## Exercise instructions
Whenever a line in the records below holds the string "camera", copy it out.

Extracted records:
----
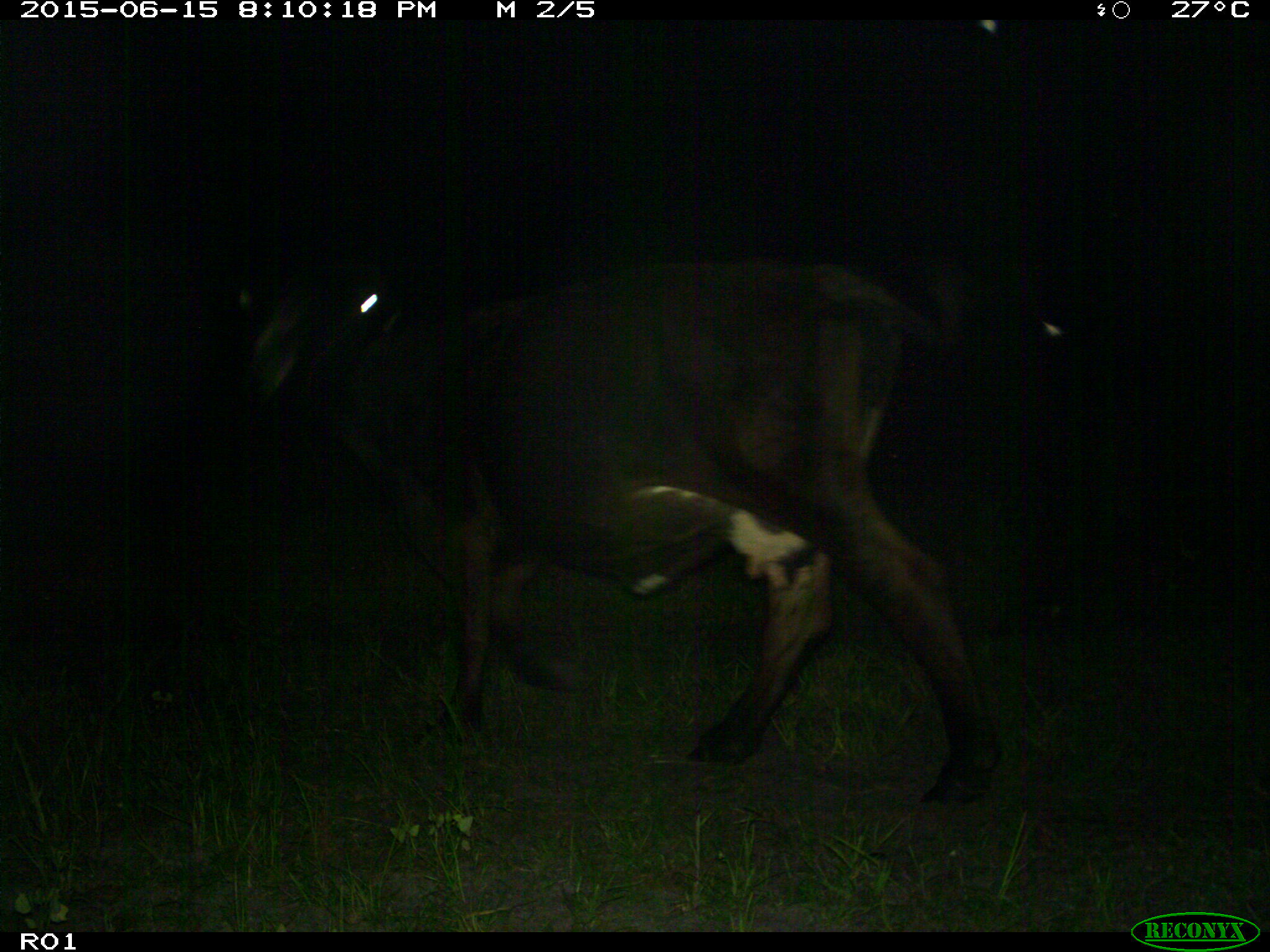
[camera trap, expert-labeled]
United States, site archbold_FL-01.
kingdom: Animalia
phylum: Chordata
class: Mammalia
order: Artiodactyla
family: Bovidae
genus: Bos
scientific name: Bos taurus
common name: domestic cow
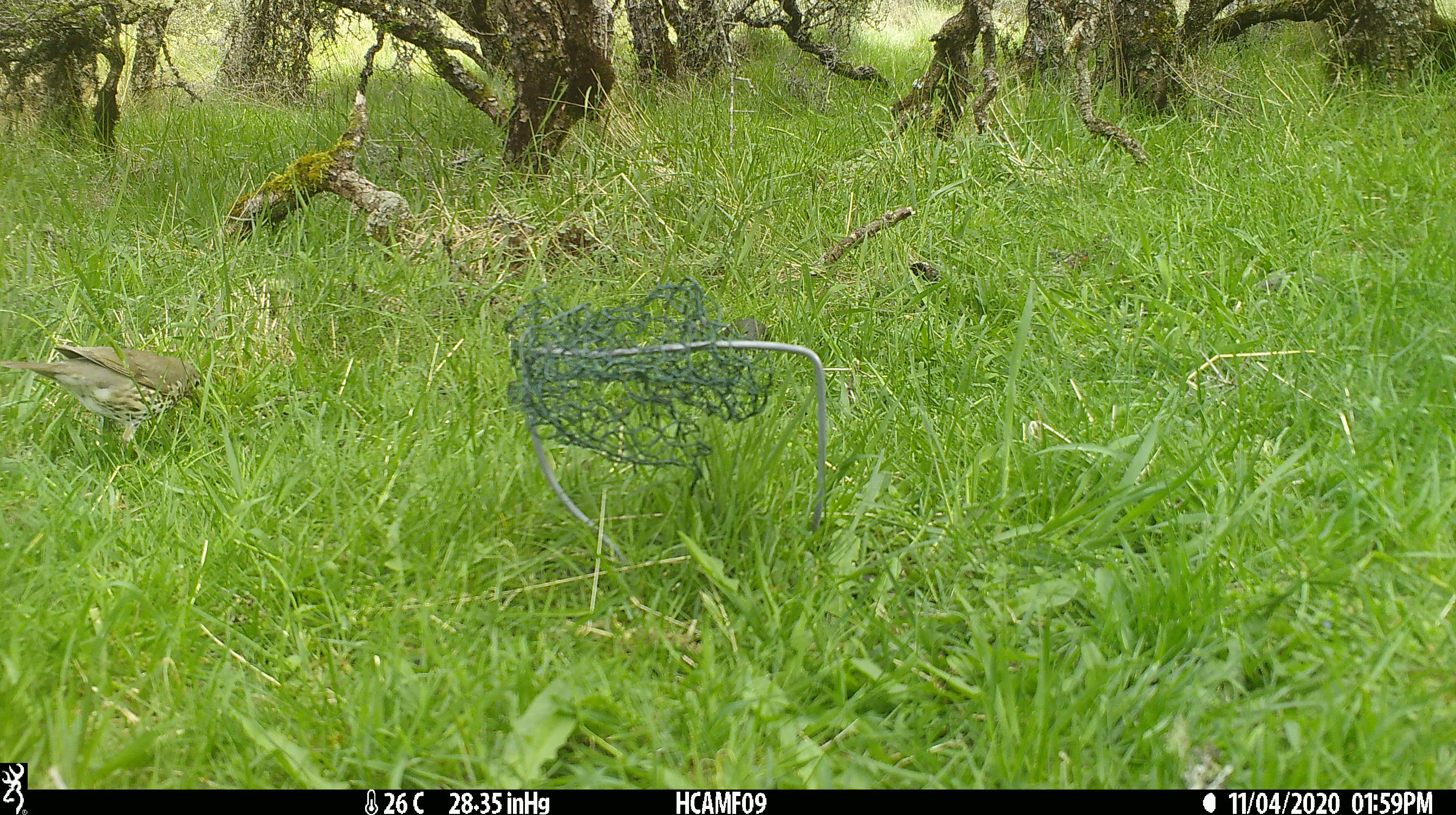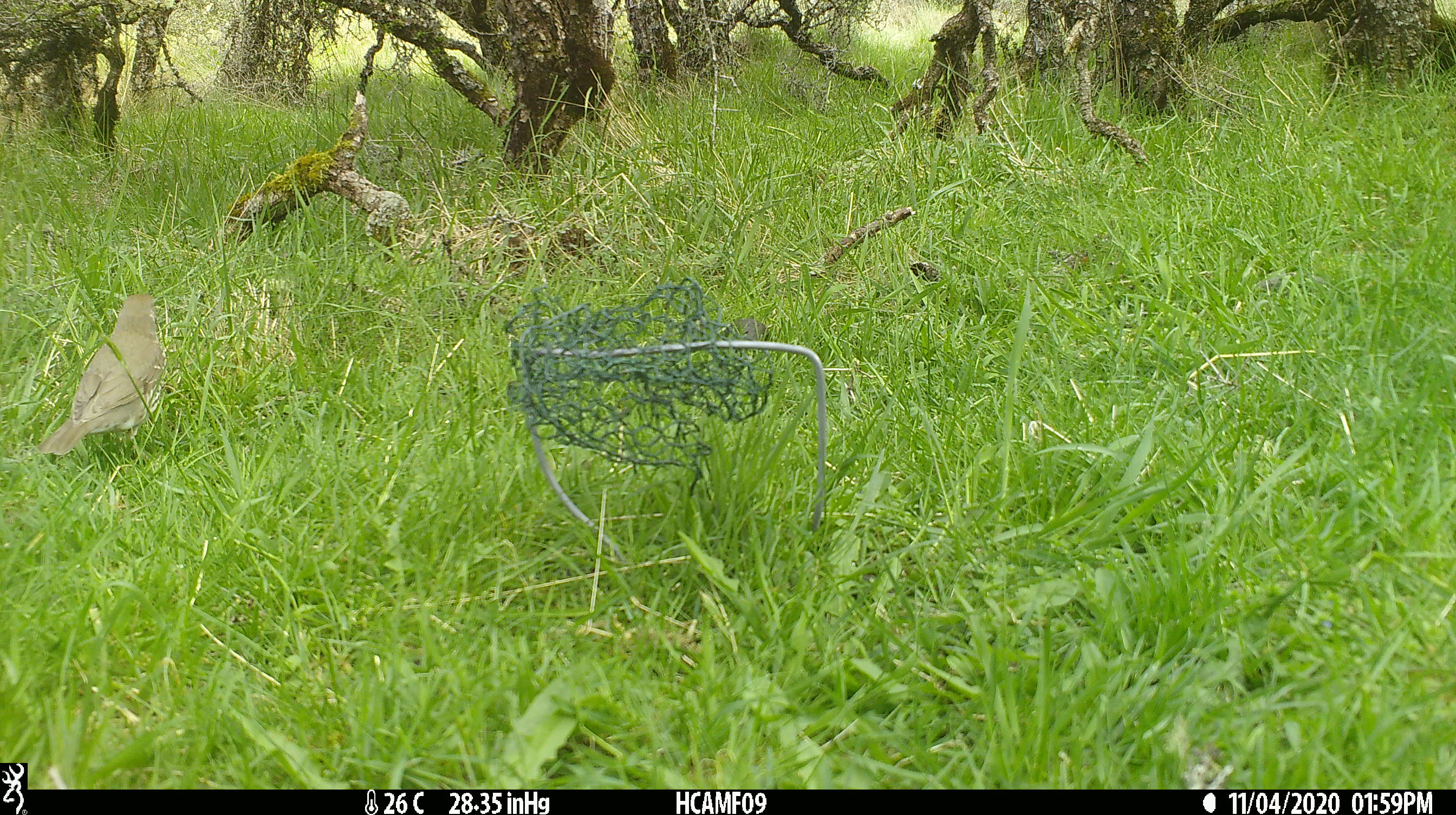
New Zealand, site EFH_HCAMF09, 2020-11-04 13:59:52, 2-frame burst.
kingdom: Animalia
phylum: Chordata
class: Aves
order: Passeriformes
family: Turdidae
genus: Turdus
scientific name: Turdus philomelos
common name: song thrush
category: thrush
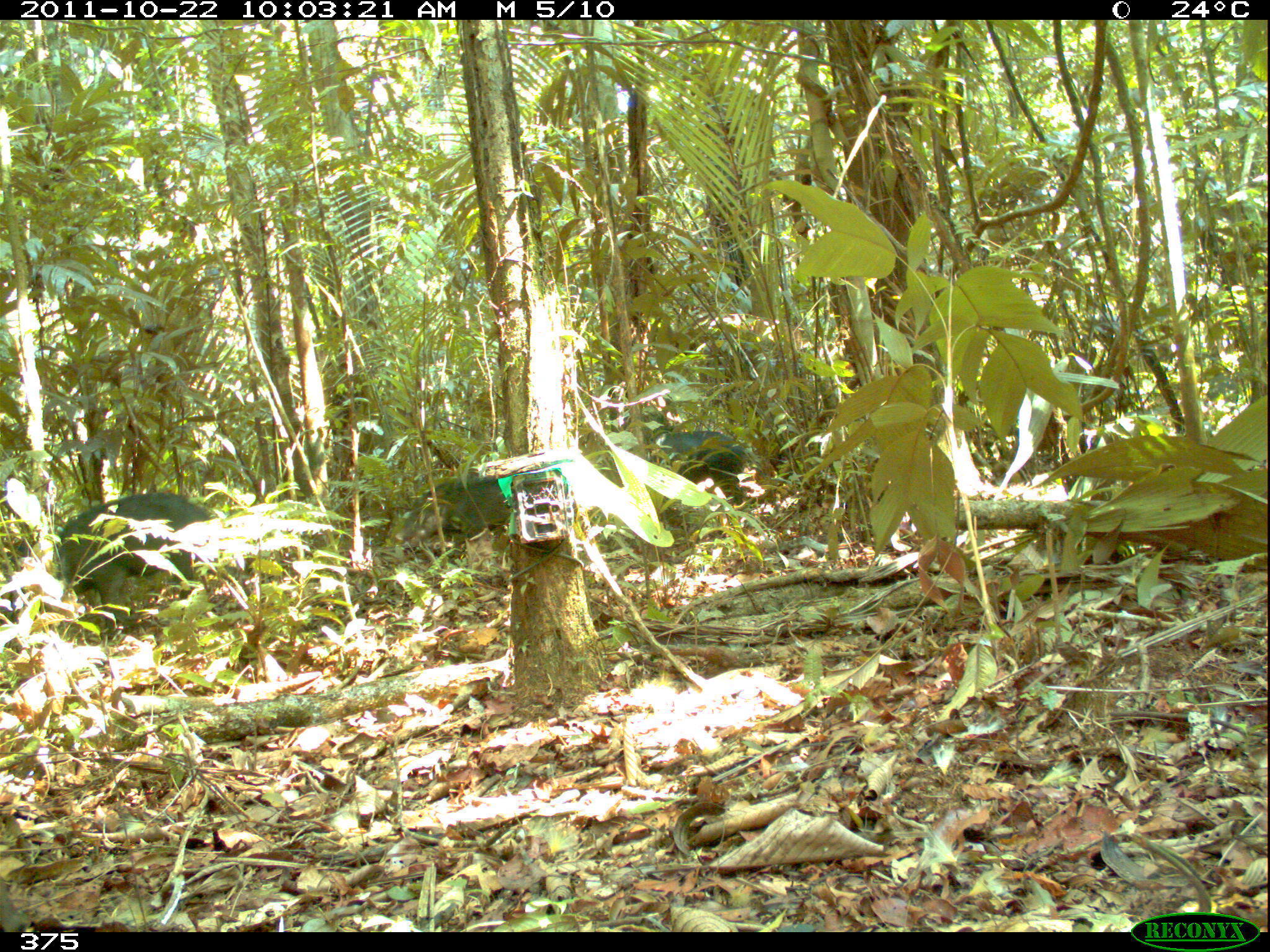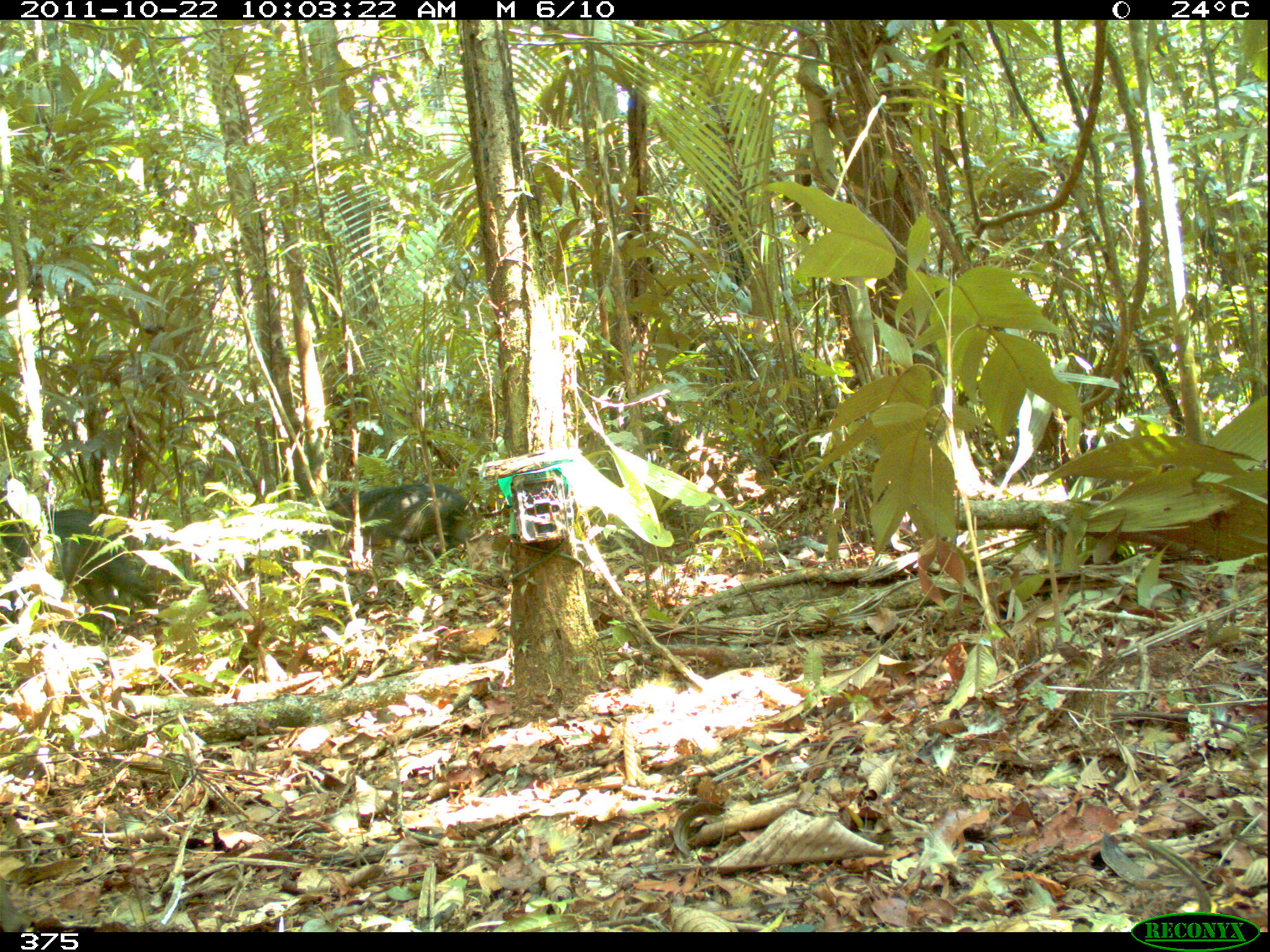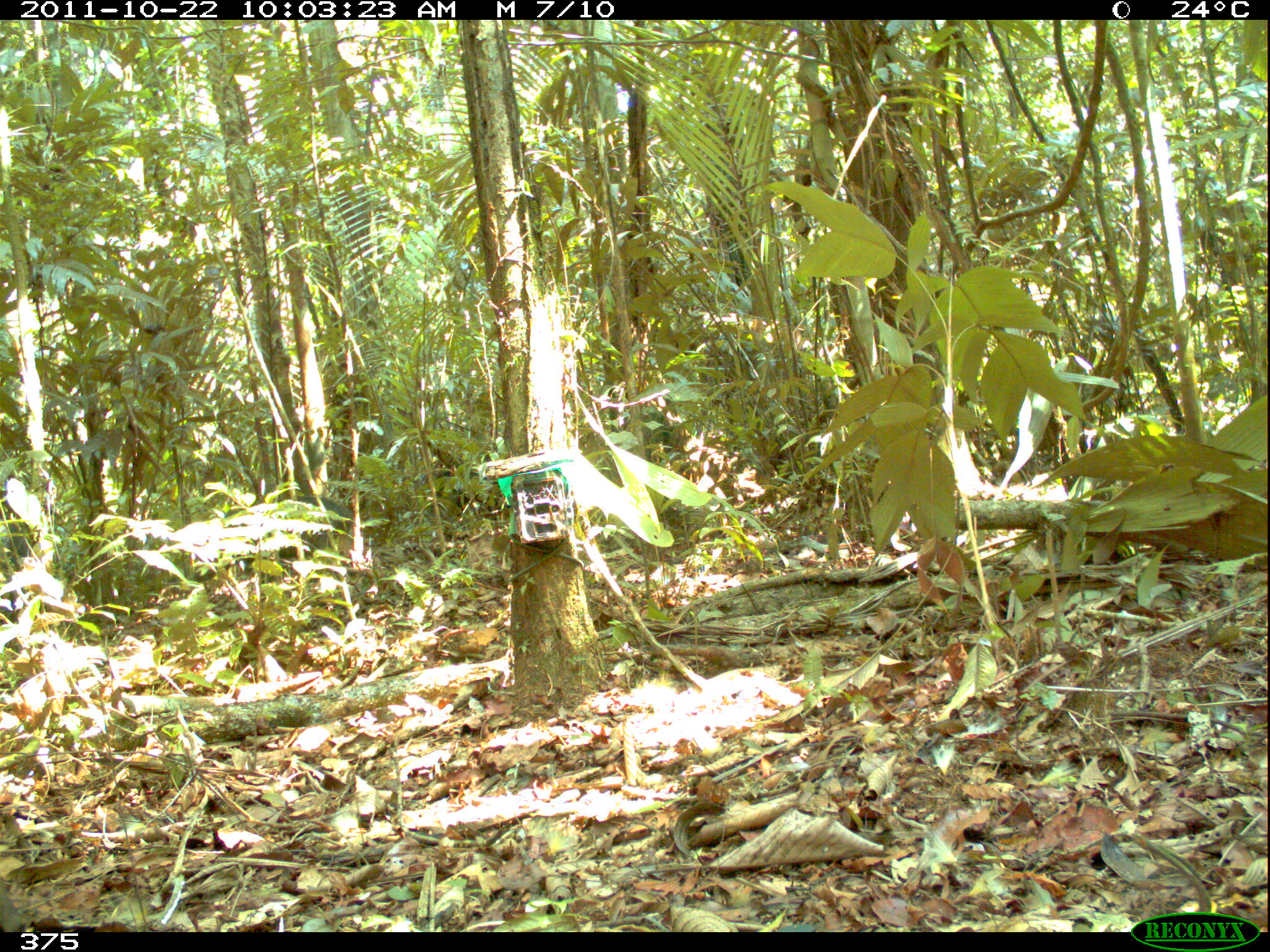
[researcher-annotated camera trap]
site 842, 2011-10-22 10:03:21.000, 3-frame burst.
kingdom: Animalia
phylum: Chordata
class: Mammalia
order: Artiodactyla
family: Tayassuidae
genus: Tayassu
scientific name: Tayassu pecari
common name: white-lipped peccary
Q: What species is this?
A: Tayassu pecari (white-lipped peccary).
----
## Task solution
[camera trap, expert-labeled]
[researcher-annotated camera trap]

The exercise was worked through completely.